= Conga Project =

Mining project in Northern Peru

Conga Project is a gold mining and copper mining project in Cajamarca Region of Northern Peru. It is a project of Minera Yanacocha, a company mainly owned by Newmont Mining Corporation.

==Overview==
The Conga Mine is a project of Minera Yanacocha, a company mainly owned by Newmont Mining Corporation and Buenaventura, a Peruvian mining company, and the International Finance Corporation, the private-lending arm of the World Bank.
It was expected to yield 680,000 ounces of gold and 235 million pounds of copper per year for the first five years.

==History==
The Conga Environmental Impact Assessment was originally approved in 2010.
It was suspended in November 2011. In April 2012, President Ollanta Humala, who had been elected after promising to place "water over gold", said that the project needed a number of changes to proceed. Protesters expressed concerns about perceived impacts of the project on the local water supply.

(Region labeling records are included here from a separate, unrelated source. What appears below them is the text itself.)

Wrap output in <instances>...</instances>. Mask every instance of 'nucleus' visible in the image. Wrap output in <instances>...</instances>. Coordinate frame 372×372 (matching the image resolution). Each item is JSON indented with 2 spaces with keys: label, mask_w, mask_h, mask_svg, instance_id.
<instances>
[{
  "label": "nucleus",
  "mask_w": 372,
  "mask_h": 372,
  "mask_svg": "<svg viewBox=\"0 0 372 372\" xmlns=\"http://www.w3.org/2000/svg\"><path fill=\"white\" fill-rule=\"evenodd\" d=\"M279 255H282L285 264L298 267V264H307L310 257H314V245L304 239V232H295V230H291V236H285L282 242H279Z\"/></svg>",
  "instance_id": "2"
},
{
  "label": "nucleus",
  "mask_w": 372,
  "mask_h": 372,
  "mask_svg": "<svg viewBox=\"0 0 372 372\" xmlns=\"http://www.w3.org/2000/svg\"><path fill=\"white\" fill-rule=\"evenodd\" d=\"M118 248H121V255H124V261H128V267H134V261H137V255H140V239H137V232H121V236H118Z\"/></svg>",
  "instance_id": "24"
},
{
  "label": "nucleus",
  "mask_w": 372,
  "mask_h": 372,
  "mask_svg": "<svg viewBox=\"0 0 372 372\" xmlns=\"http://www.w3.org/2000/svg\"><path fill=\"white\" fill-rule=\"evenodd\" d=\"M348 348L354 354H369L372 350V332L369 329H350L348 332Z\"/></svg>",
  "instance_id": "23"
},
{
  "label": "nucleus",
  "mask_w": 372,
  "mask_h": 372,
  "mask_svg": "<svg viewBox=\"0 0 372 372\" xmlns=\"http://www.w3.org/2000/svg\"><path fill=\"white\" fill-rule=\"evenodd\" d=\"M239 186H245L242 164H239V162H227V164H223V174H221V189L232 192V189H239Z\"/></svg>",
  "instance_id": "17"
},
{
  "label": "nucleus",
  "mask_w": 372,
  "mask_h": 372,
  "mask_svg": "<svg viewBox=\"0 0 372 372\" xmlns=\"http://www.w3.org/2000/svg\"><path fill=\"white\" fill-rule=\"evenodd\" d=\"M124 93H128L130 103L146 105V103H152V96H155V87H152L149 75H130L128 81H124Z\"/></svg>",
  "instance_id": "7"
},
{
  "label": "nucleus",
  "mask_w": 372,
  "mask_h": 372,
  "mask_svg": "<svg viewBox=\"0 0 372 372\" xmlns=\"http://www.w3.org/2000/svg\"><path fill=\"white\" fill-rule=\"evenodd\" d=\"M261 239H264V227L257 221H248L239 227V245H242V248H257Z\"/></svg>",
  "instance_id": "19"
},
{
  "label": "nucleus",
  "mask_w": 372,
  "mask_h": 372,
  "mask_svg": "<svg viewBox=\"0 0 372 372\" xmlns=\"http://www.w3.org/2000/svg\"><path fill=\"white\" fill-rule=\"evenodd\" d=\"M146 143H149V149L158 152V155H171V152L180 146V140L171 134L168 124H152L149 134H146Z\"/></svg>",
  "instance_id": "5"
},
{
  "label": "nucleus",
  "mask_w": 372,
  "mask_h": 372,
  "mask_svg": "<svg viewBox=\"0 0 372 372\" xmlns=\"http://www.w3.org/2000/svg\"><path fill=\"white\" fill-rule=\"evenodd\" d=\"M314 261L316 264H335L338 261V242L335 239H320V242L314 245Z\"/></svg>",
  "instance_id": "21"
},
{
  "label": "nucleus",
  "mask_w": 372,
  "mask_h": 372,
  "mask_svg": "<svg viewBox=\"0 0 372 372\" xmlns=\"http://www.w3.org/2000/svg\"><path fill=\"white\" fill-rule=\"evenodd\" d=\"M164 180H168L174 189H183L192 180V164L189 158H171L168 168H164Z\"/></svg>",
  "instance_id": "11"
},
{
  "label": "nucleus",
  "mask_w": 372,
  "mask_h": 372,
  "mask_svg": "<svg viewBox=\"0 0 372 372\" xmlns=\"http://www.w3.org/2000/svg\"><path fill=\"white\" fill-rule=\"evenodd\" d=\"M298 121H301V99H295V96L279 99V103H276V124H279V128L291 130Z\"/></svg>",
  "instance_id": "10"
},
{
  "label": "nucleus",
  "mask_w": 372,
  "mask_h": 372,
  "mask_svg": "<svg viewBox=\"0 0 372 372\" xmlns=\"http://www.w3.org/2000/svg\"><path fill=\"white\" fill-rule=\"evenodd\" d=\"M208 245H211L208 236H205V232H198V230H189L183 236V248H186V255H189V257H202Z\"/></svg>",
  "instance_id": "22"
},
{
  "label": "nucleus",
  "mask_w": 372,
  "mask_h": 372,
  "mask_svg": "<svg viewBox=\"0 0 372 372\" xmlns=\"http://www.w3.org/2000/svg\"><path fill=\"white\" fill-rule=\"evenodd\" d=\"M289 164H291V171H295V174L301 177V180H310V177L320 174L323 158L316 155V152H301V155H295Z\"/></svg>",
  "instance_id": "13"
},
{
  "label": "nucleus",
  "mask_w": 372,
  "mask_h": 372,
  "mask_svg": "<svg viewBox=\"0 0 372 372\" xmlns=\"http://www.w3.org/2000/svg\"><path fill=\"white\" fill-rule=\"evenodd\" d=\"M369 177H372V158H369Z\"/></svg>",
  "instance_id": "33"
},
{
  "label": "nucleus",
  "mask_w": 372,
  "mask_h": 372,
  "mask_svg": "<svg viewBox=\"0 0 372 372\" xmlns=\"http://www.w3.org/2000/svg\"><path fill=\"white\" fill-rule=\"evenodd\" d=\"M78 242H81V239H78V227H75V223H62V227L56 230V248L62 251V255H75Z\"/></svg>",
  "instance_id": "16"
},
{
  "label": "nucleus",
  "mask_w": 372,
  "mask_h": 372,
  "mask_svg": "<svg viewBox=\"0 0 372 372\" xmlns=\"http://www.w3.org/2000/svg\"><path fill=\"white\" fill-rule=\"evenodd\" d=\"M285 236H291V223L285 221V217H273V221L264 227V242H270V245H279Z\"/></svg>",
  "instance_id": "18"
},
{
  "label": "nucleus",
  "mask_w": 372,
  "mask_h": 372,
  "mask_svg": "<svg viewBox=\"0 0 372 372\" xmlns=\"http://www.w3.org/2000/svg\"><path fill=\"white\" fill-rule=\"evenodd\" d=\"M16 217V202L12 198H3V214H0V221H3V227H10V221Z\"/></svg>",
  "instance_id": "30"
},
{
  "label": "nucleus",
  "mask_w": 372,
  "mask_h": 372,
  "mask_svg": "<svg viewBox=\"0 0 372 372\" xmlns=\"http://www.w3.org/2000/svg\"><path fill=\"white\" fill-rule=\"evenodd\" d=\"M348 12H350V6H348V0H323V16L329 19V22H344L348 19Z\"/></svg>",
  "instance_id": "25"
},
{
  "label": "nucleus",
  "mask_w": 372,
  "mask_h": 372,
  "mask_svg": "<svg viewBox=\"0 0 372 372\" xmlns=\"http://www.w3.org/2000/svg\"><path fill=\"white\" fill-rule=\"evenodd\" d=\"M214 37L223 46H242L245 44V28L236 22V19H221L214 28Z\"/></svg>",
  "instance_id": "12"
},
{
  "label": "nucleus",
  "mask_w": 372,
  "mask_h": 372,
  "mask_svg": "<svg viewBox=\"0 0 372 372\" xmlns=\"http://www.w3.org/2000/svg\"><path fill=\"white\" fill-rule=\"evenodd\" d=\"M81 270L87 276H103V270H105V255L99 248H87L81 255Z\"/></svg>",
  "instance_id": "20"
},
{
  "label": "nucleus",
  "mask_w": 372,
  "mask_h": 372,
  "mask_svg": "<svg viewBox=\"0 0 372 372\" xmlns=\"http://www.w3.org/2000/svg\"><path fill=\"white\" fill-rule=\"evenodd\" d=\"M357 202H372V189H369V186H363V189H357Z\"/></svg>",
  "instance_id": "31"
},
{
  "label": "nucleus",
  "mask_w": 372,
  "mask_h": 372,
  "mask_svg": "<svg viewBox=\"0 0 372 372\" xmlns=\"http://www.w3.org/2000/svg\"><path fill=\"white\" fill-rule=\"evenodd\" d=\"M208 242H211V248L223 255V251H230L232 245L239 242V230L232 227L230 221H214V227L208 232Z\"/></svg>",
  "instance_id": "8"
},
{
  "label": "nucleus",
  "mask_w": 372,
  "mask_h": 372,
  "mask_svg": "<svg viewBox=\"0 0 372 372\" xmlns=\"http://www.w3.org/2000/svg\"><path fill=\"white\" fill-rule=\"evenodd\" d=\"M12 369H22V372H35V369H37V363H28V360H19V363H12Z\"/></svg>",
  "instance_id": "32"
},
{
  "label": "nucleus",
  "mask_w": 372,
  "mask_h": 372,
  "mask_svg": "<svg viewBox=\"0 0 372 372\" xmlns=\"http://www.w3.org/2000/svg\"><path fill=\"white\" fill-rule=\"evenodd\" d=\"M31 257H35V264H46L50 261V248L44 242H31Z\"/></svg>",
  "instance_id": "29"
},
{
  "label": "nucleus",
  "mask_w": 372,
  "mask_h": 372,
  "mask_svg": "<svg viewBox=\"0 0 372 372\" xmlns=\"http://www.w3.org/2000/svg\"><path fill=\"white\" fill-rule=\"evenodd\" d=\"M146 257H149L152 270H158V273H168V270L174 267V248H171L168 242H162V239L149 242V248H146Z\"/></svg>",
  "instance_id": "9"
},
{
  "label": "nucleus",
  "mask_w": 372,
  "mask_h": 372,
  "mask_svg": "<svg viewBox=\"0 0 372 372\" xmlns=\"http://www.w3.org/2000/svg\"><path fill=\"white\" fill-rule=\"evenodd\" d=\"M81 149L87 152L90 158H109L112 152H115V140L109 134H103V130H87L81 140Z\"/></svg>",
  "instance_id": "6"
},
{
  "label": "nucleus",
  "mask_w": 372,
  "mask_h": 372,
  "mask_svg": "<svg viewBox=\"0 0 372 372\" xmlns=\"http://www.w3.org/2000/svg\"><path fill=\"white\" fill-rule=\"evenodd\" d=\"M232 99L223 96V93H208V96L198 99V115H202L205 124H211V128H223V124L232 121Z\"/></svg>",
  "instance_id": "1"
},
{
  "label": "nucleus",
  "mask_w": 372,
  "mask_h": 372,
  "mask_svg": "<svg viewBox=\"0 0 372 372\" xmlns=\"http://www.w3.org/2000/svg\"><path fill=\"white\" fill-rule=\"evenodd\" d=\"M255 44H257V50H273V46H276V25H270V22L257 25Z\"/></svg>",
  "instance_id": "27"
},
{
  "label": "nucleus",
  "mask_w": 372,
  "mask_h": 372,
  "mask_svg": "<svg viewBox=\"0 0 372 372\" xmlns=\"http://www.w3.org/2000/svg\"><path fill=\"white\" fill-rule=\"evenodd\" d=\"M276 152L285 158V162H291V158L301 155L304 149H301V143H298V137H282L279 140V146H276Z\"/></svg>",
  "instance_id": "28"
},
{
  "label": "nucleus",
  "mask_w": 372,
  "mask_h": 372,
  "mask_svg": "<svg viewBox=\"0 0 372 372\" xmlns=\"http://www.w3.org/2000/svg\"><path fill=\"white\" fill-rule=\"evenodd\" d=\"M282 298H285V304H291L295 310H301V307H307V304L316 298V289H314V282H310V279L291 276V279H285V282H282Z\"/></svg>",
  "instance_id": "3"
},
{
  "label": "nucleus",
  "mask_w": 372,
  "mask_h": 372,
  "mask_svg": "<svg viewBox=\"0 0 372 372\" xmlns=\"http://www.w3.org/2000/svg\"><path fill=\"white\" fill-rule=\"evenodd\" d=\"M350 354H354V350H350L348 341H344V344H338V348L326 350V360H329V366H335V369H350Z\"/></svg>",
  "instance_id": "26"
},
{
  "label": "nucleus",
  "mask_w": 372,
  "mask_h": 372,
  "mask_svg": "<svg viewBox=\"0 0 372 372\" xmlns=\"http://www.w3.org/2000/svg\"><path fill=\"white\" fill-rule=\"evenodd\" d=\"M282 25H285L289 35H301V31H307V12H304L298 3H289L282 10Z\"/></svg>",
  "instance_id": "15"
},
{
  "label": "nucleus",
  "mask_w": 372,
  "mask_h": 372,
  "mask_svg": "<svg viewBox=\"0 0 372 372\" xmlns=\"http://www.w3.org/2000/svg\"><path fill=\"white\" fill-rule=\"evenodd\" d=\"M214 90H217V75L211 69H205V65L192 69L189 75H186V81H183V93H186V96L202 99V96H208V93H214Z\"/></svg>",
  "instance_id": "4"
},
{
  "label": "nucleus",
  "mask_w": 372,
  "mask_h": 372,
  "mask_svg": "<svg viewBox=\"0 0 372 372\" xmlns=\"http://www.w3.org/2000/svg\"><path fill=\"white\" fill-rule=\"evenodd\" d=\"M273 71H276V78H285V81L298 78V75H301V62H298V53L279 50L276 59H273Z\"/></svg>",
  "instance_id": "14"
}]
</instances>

Farmers protested against the project. Demonstrations ceased after President Ollanta Humala on December 4, 2012 granted the country's armed forces extra power for 60 days, including the right to make arrests without warrant.
Opponents of the project pointed to risks for ecosystem and water resources. The conflict had the result that several of President Ollanta Humala's ministers resigned. It also resulted in the death of several Peruvians. This was the first crisis of the Humala administration.

In April 2016, Máxima Acuña received the Goldman Environmental Prize for her environmental advocacy and peaceful resistance regarding the Conga Mine Project.

In 2016, the project was abandoned, in part due to the environmental concerns.